ALL is the most common childhood malignancy.1
With current chemotherapy regimens, prolonged survival is anticipated in approximately 80% of patients.3
However, treatment of ALL has a number of long-term sequels including obesity, the metabolic syndrome, secondary malignancies, cardiotoxicity, growth and puberty disorders, and educational and psychological dysfunction. Our results indicate an increased frequency of metabolic syndrome in long-term survivors of childhood ALL. Obesity was observed in one forth of children and adolescents previously treated for ALL. Nearly 3/4 of obese patients had metabolic syndrome. The metabolic syndrome was present very early after completion of ALL therapy.
The prevalence of both the metabolic syndrome and its components may influence by differences in genetic background, dietary habits, levels of physical activity, population age and sex structure and levels of over and under-nutrition.16
In the developing countries, the overall prevalence of the metabolic syndrome in healthy children and adolescents based on modified ATP III criteria ranges between 2.2-14.1%.17–20
The prevalence of metabolic syndrome was higher in overweight and obese children in this study as was reported by Goodman and crutz.12,21
In Kourti et al study the metabolic syndrome prevalence in young ALL survivors was 5.76%.22
This rate is much lower than the overall metabolic syndrome prevalence of Trimis et al16
patients (11%). However, Trimis et al found that this rate was higher in patients who received combination of chemotherapy and cranial irradiation (22%) versus chemotherapy alone (8%).6
In contrast, in our study the overall prevalence of metabolic syndrome was found quite high (20%). Whether differences in genetic predisposition or mode of treatment can explain this needs further investigation. Likewise, in our study the prevalence of metabolic syndrome was higher in patients who received combination of chemotherapy and cranial irradiation versus chemotherapy alone.
Obesity is a well known adverse consequence of ALL and an unusually high proportion of survivors are overweight and obese.6,22
Children treated for ALL gain weight from the time of diagnosis and it continues well beyond the end of treatment.23
A number of risk factors predisposed the patients to excess weight gain, including a low BMI standard deviation score at diagnosis, younger age at diagnosis, gender, cranial radiotherapy and reduced total energy expenditure secondary to reduced habitual physical activity.22–24
Our results are in accordance with other studies that documented an increased prevalence of obesity in the initial years of follow-up among survivors of child-hood ALL.

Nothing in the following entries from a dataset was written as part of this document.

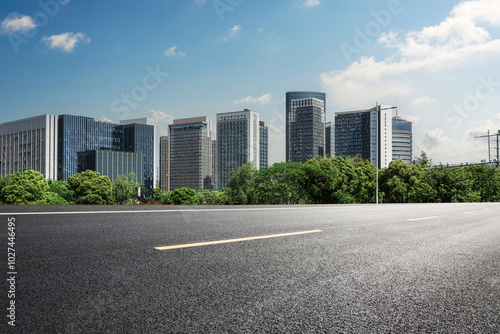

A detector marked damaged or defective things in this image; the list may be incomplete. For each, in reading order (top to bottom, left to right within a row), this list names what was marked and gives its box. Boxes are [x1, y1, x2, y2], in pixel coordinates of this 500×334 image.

cracked asphalt texture [0, 202, 500, 332]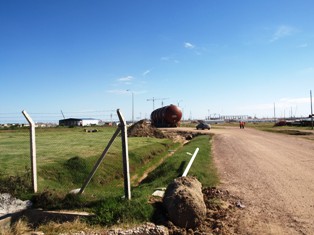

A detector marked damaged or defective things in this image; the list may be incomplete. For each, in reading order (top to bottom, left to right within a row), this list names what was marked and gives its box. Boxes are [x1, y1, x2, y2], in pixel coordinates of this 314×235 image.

large rusty boiler tank [151, 104, 183, 127]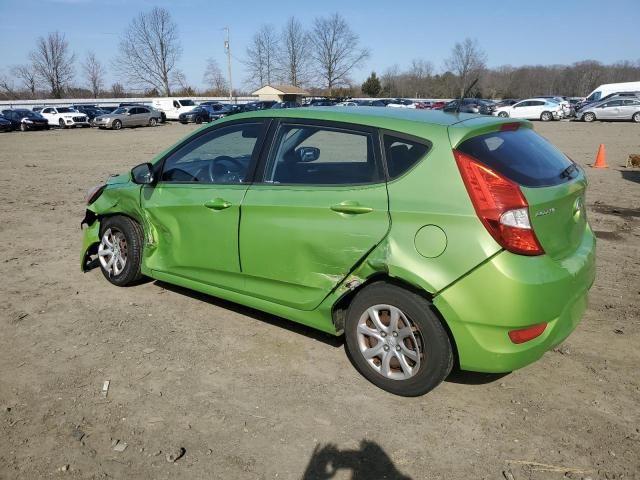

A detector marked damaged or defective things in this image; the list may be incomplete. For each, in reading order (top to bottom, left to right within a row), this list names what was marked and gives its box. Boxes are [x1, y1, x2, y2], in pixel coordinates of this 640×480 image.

exposed wheel well [332, 274, 458, 368]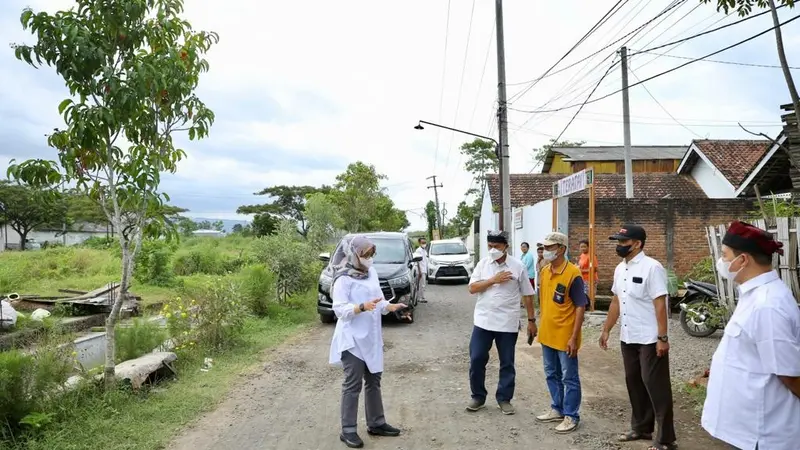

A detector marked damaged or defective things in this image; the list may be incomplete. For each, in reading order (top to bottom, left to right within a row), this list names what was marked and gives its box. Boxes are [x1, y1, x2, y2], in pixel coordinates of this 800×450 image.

damaged road surface [172, 284, 728, 450]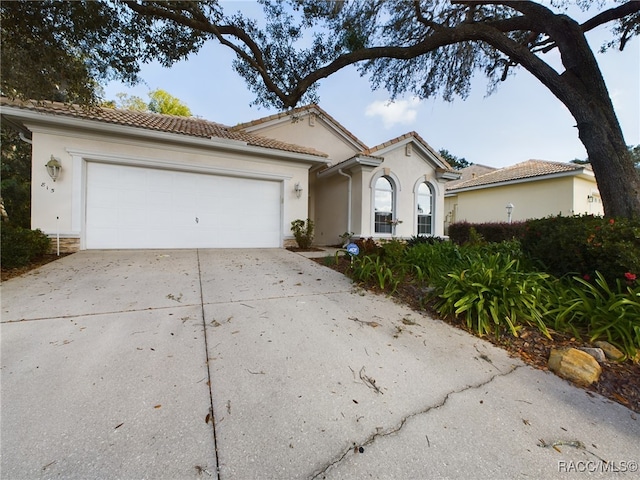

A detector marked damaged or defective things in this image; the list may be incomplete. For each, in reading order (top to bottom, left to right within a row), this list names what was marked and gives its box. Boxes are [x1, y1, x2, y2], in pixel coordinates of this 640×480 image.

driveway crack [312, 366, 524, 478]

It was shown that GH deficiency was strongly associated with cranial radiation treatment in young ALL survivors who presented with an abnormal pattern of serum lipids and obesity.6,25
Abnormally low GH was also associated with higher fasting insulin, and higher HOMA index.26
In our study, nearly one forth of children who received cranial radiotherapy developed metabolic syndrome. One of the limitations of this study is the lack of control group. In addition, we did not measure the GH level.
In Talvensaari study,13
a higher fasting plasma insulin level was seen in survivors of child-hood cancer than compared to a control group. In the present study, fasting plasma insulin level was significantly higher in children with metabolic syndrome than those without. Hyperinsulinemia in the survivors of ALL may be partly due to obesity and partially secondary to hepatotoxic effect of chemotherapy. Synthesis of insulin-like growth factor binding protein-1(IGFBP-1) and sex hormone binding globulin (SHBG) in the liver has been shown to be regulated by insulin and hyperinsulinemia is associated with reduced levels of these proteins after chemotherapy.27,28
Obesity is a strong independent risk factor for insulin resistance.13
In our study, insulin resistance was detected in nearly 3/4 of survivors with metabolic syndrome and all of them were obese.
In conclusion, metabolic syndrome in survivors of childhood leukemia in Iran is not uncommon. Nearly all of the obese patients had metabolic syndrome. Early identification of metabolic syndrome among survivors of childhood leukemia can reduce the risk of cardiovascular morbidity and mortality. Weight control and regular physical exercise should be emphasized in their follow-up.